[Data extracted from a collection]
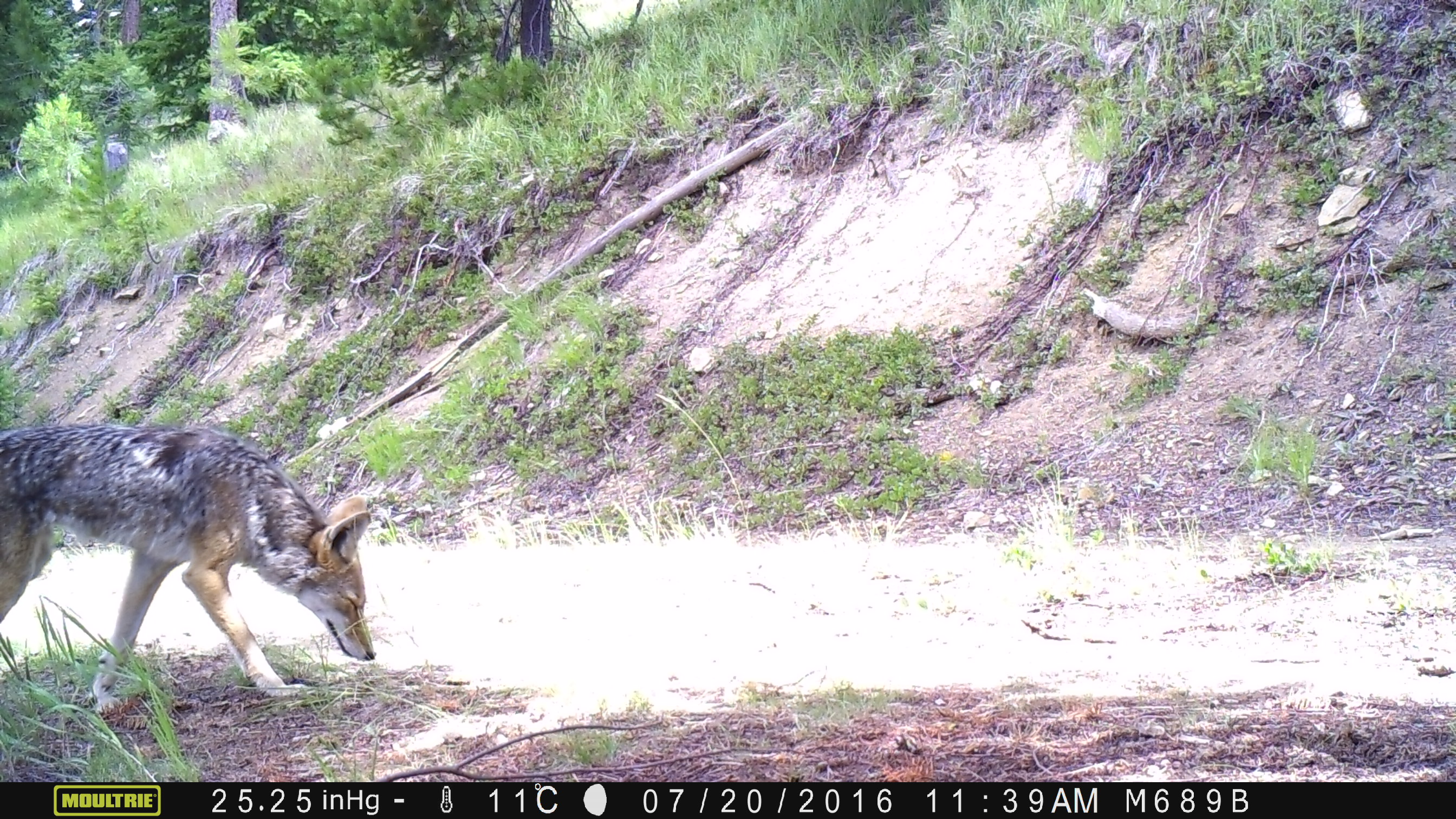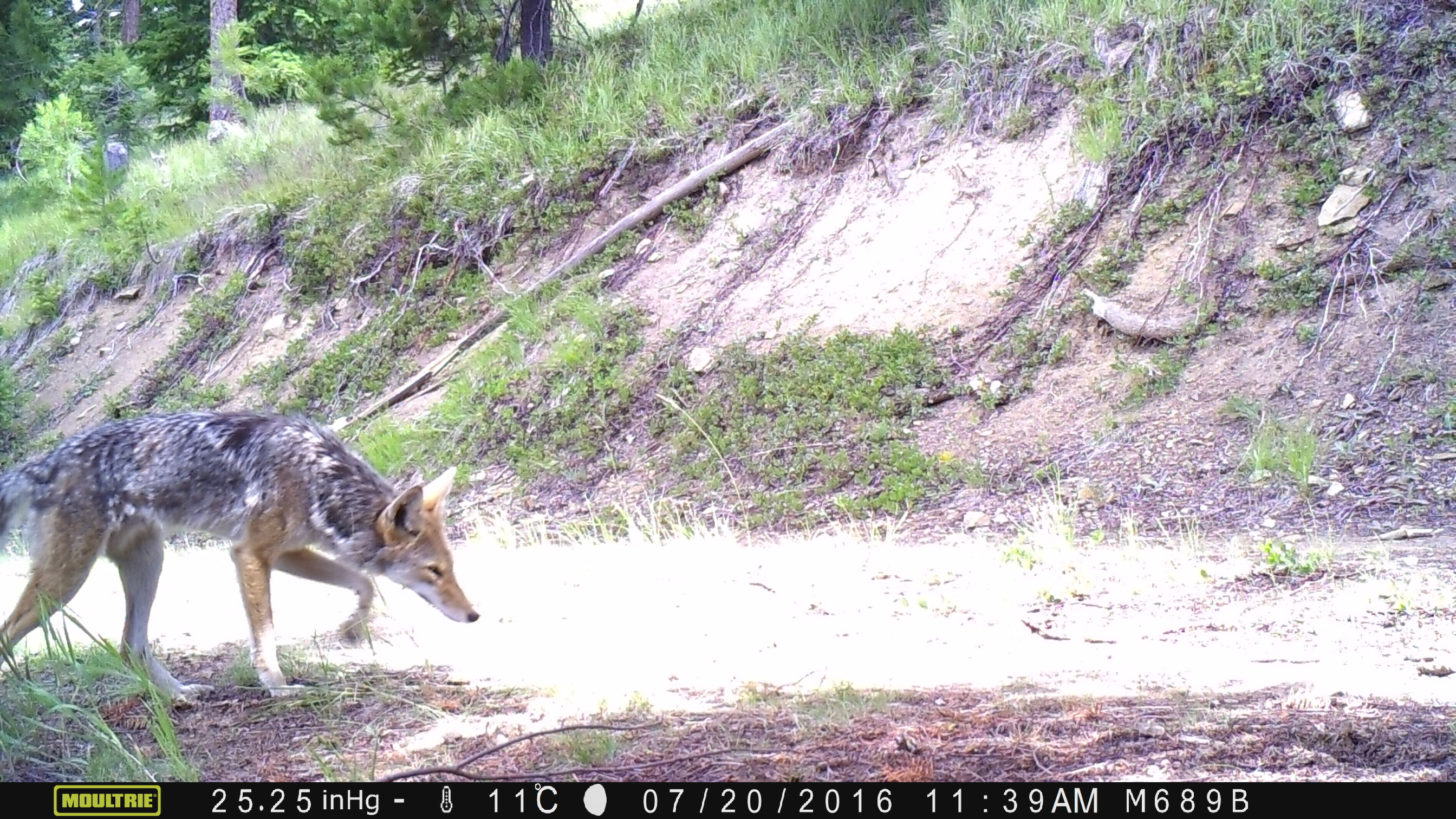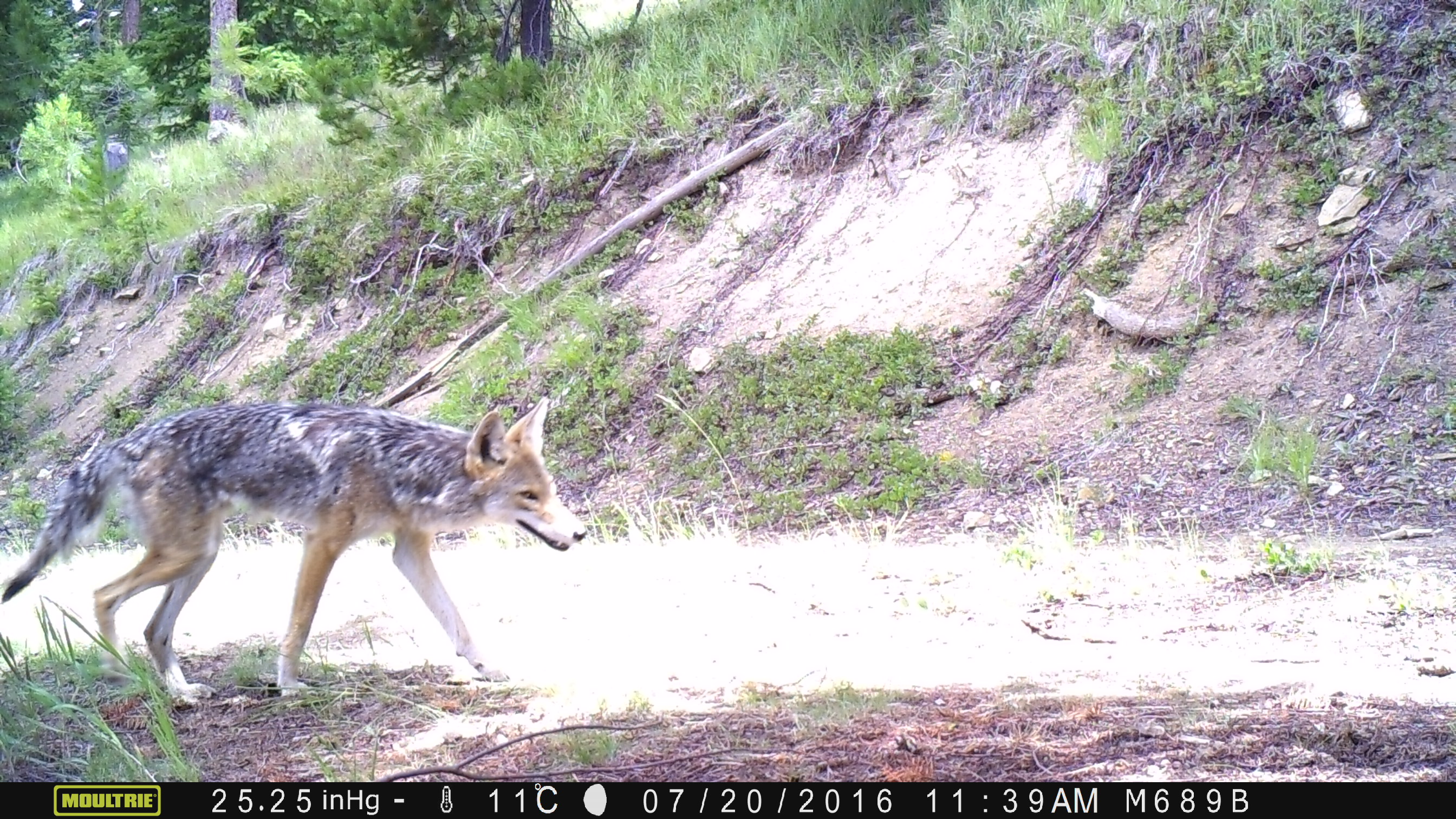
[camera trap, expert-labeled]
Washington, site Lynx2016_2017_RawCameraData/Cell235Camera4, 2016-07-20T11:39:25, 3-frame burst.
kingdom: Animalia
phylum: Chordata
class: Mammalia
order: Carnivora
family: Canidae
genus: Canis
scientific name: Canis latrans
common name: coyote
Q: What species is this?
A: Canis latrans (coyote).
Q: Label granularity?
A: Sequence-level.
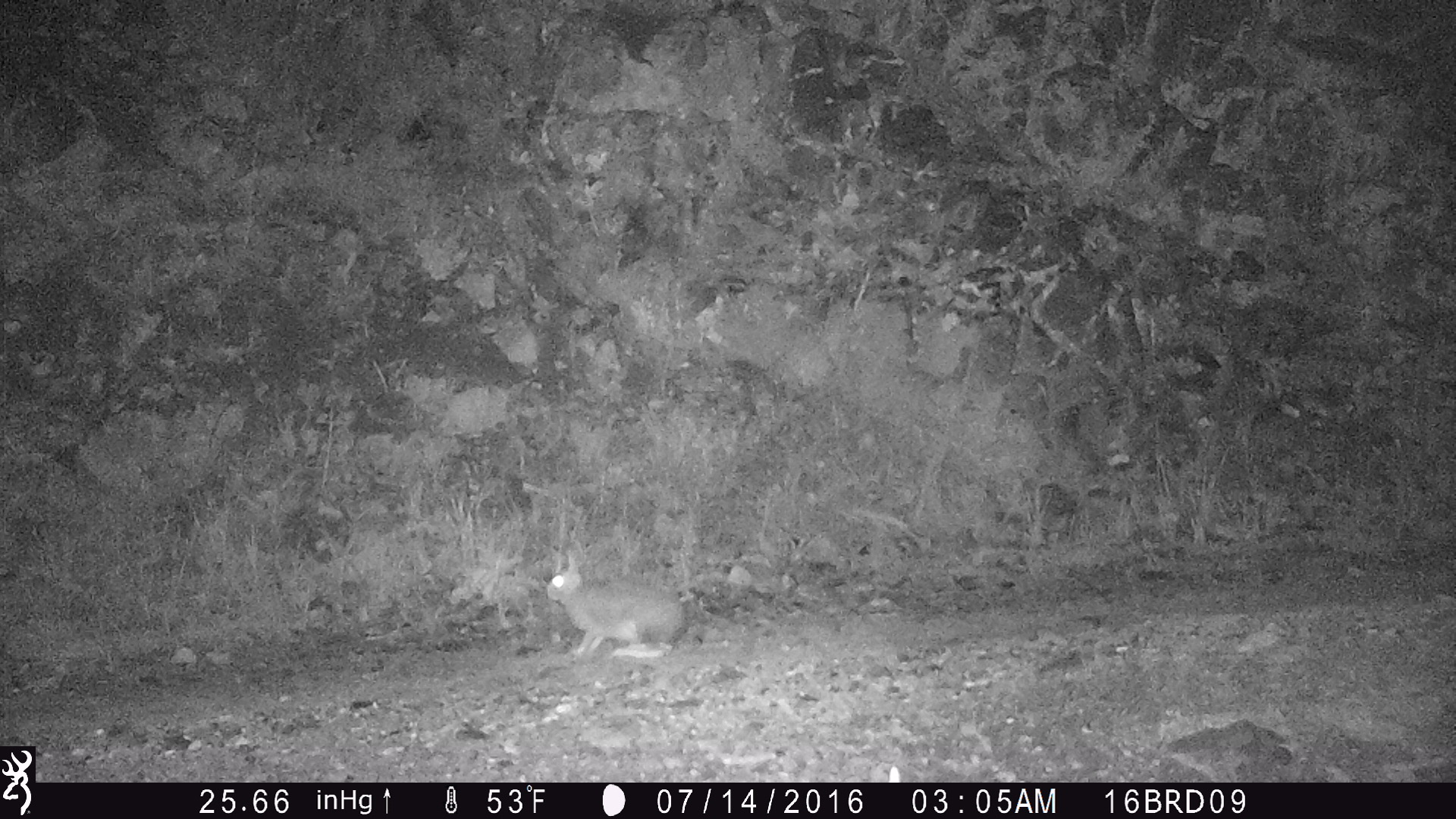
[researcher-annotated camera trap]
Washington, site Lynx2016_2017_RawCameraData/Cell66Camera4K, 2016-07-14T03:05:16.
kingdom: Animalia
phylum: Chordata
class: Mammalia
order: Lagomorpha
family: Leporidae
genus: Lepus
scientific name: Lepus americanus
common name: snowshoe hare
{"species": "Lepus americanus (snowshoe hare)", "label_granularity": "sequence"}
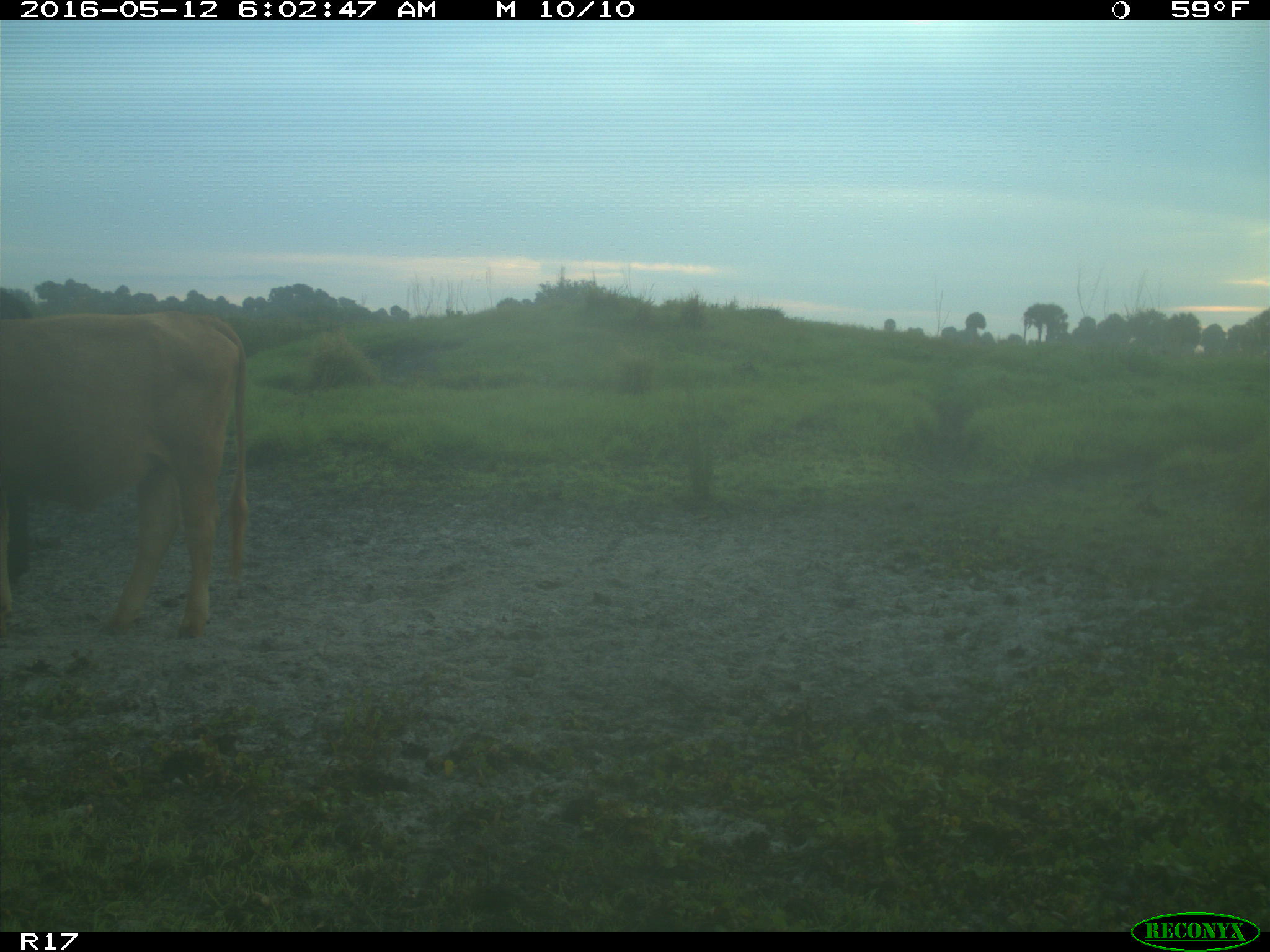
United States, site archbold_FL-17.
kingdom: Animalia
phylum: Chordata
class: Mammalia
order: Artiodactyla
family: Bovidae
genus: Bos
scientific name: Bos taurus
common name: domestic cow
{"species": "Bos taurus (domestic cow)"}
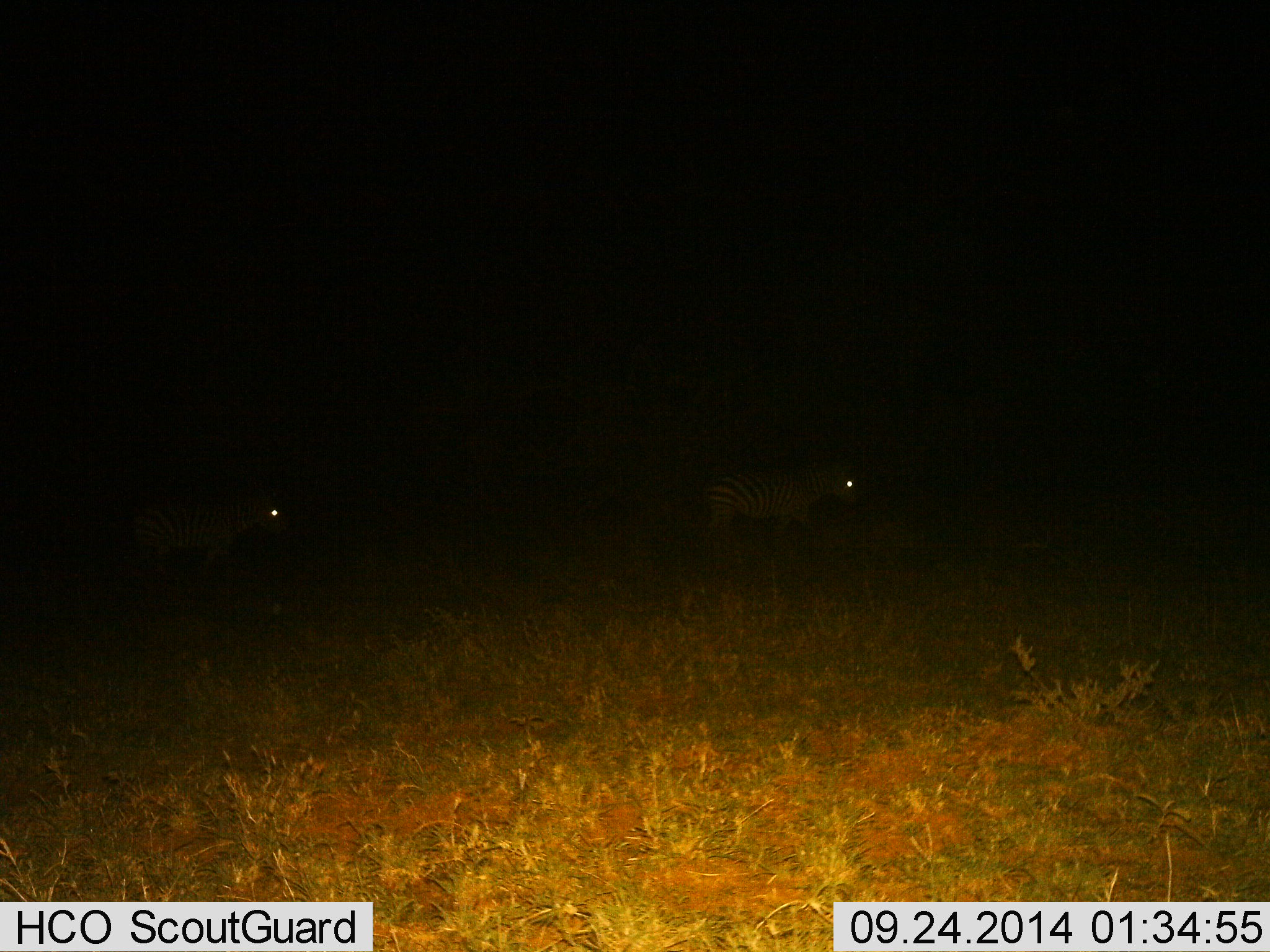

→ WORK INSTRUCTION: Please repeat exactly the lines from the one containing "family: Bovidae" through the last line of the records, both included, and leave out the pictures.

→ PROBLEM SOLUTION:
family: Bovidae
genus: Bos
scientific name: Bos taurus
common name: domestic cow
{"species": "Bos taurus (domestic cow)"}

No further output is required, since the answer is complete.